The proposed change is to create more dynamic play between vehicles. The current system where unit like M36 can kite from max range without very down sides vs most vehicles is rather boring.
Yes, to this one I agree. Some of these abilities need larger differences to tell them apart.
This part was a general agreement with you. However I'd like to get rid of target tables in most of the tank and infantry combat. I assume most issues could be solved by either switchable rounds or some other type of ability.
Only specialized weapons like flame throwers or explosive charges could get some modifiers for example against emplacements. In these cases it also makes more intuitive sense since e.g. explosives work differently in rather enclosed areas than in open field. The engine can't simulate that unless there will be special modifiers added.
The round of a heavy TD does not suddenly get stronger because it hits a heavier target. I'd rather not have stuff like this in there.
In real life some time it does.
For instance a hollow shaped charge will do less damage to open top vehicle while a SABOT can do less damage to this armored vehicle since it can go in and out on the other side instead of bouncing inside the vehicle.
But again this has to the interaction of units:
As an extreme example if one doubles the damage and the ROF of the SU-85 vs Super and keep the damage the same vs all other vehicles the SU-85 remains as effective as it currently is vs Super heavies but half as effective vs medium and that creates room for the SU-76.
I one is facing medium one uses the SU-76, is one faces super heavies one uses the SU-85.
I also see no big benefit in the 80+80 suggestion. The AoE against infantry would only be smoother in few cases where the base damage of the weapon is super high. But even explosives like the satchel or the ISU152 don't have huge issues that could not be fixed by normal tweaking of the current AoE values. The current system is fully capable of doing all of this already, in some cases already better. If you want an AoE profile with OHK radius but steep drop off after OHK and low but long range far AoE, you actually have more freedom with the current system. The near AoE distance stat can both define your OHK radius as well as the next starting point below 80 HP if you want that, from which you can define better steps for mid and long range AoE. Your 80+80 would already define the near AoE distance (=killing radius), everything just outside of the OHK radius gets close to 80 damage. If you want a steeper AoE curve, you're already forces to have a mid AoE distance that is fairly close to the near AoE distance, just to get that quick damage drop off. Which leaves you only with two further distances to define the rest of your curve instead of 3.

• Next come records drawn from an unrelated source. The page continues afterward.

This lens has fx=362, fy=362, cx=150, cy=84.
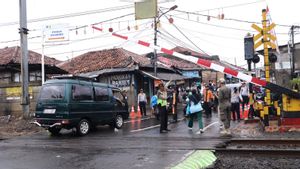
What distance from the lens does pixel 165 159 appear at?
7.90 meters

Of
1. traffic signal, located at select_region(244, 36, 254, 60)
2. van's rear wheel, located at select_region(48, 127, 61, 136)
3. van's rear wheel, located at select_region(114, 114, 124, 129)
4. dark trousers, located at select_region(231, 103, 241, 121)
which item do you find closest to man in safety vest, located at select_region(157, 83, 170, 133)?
van's rear wheel, located at select_region(114, 114, 124, 129)

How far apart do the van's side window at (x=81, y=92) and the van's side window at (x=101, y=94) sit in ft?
1.36

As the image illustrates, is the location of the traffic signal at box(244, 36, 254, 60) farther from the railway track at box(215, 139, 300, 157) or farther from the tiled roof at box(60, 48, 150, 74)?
the tiled roof at box(60, 48, 150, 74)

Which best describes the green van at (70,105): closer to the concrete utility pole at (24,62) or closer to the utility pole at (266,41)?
the concrete utility pole at (24,62)

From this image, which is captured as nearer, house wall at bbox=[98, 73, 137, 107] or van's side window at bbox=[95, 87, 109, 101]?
van's side window at bbox=[95, 87, 109, 101]

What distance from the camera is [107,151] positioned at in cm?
927

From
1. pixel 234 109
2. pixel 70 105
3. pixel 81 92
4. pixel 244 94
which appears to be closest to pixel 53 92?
pixel 70 105

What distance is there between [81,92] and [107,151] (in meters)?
4.40

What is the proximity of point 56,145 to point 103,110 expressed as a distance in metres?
3.66

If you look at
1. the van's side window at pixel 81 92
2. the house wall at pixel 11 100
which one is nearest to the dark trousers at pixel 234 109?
the van's side window at pixel 81 92

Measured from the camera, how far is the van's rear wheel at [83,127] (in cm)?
1294

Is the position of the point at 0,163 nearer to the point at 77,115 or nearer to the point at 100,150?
the point at 100,150

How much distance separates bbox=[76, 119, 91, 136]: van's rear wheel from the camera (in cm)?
1294

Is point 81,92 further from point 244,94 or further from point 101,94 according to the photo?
point 244,94
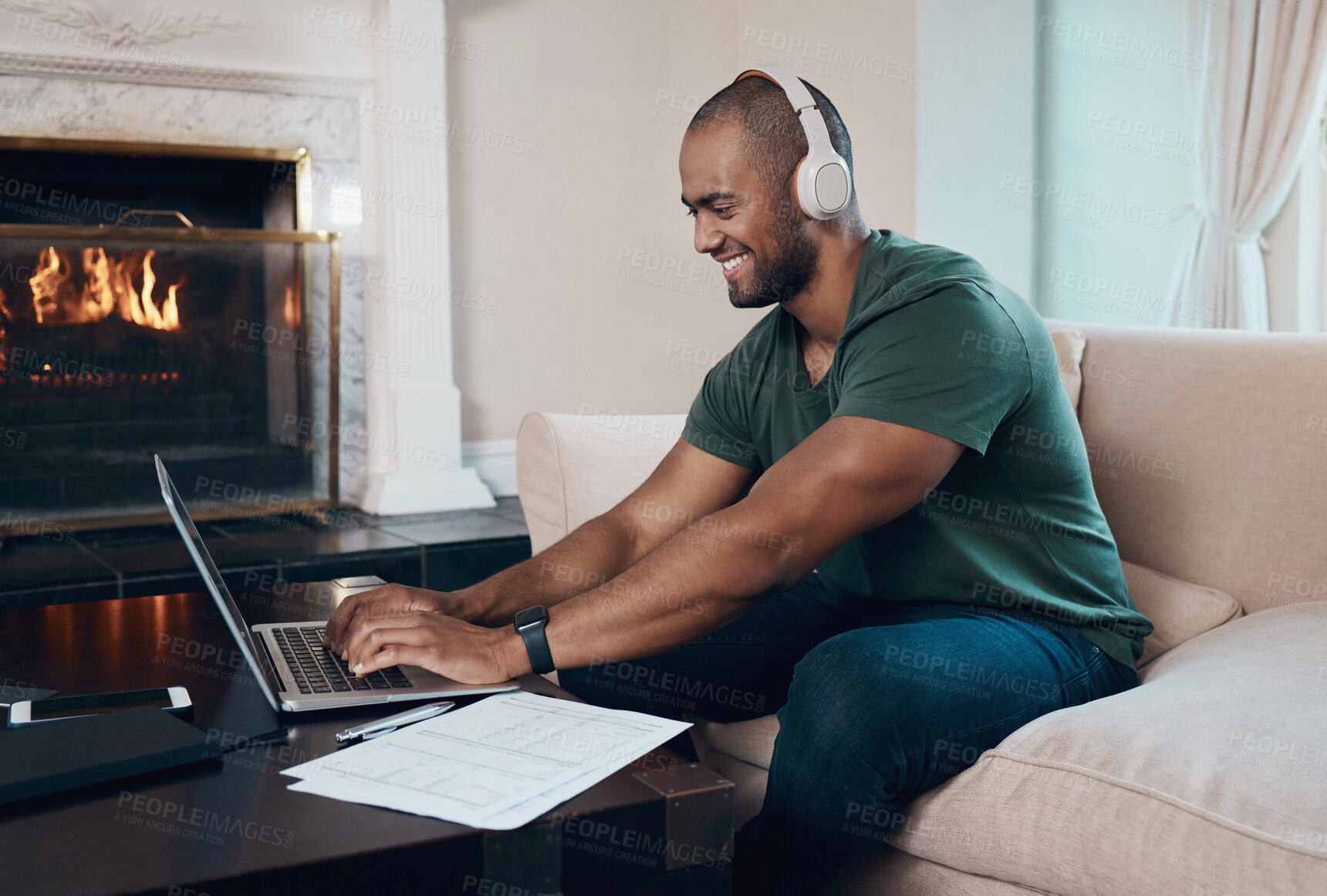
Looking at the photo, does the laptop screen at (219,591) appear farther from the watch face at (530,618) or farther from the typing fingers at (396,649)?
the watch face at (530,618)

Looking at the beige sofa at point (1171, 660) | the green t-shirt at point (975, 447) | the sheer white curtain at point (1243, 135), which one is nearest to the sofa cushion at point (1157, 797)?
the beige sofa at point (1171, 660)

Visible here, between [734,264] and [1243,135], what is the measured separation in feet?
6.00

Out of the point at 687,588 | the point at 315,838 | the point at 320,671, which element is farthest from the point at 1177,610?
the point at 315,838

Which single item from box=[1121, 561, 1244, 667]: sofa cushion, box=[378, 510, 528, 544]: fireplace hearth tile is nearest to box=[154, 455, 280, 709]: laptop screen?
box=[1121, 561, 1244, 667]: sofa cushion

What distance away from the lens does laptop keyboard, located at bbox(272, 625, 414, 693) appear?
3.48 ft

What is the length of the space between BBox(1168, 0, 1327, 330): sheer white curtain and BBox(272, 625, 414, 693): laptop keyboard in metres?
2.39

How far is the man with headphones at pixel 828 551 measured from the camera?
3.81 feet

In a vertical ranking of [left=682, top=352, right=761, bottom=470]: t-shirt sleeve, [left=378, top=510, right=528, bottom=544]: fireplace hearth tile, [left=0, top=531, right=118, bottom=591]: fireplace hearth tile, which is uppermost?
[left=682, top=352, right=761, bottom=470]: t-shirt sleeve

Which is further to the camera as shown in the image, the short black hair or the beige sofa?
the short black hair

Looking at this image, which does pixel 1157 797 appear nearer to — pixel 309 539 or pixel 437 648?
pixel 437 648

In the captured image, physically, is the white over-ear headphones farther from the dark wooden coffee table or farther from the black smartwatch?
the dark wooden coffee table

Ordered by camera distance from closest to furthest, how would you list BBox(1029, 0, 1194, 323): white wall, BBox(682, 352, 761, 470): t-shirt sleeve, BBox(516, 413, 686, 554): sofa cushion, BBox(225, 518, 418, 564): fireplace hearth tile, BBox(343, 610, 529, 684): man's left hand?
1. BBox(343, 610, 529, 684): man's left hand
2. BBox(682, 352, 761, 470): t-shirt sleeve
3. BBox(516, 413, 686, 554): sofa cushion
4. BBox(225, 518, 418, 564): fireplace hearth tile
5. BBox(1029, 0, 1194, 323): white wall

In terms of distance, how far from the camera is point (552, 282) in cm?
363

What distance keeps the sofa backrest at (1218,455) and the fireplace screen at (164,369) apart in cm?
213
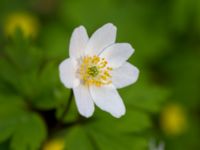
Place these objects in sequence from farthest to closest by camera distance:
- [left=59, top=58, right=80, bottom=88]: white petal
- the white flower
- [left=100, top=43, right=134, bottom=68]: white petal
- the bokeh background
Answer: the bokeh background → [left=100, top=43, right=134, bottom=68]: white petal → the white flower → [left=59, top=58, right=80, bottom=88]: white petal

But even if you still want that 80+80 so much, there is no need for target tables. Just set near AoE damage modifier to 0.5 and you effectively have you 80+80 already.
There are some reason:
ballistic weapon damage vs infatry is "balance" by scatter but there are cases that shot do "scatter" normally but collide with world object and that make these shots have very high wipe potential.
From a realism point of view there is very little reason that 75mm tank shell would do more damage that 83mm mortar (or even 120mm) round.
And there are also other target like buildings there is very little reason why a ATG should do double damage to building than a mortar and making indirect fire weapon better than ballistic weapon vs certain target can create reason to build them without having to be OP vs infantry.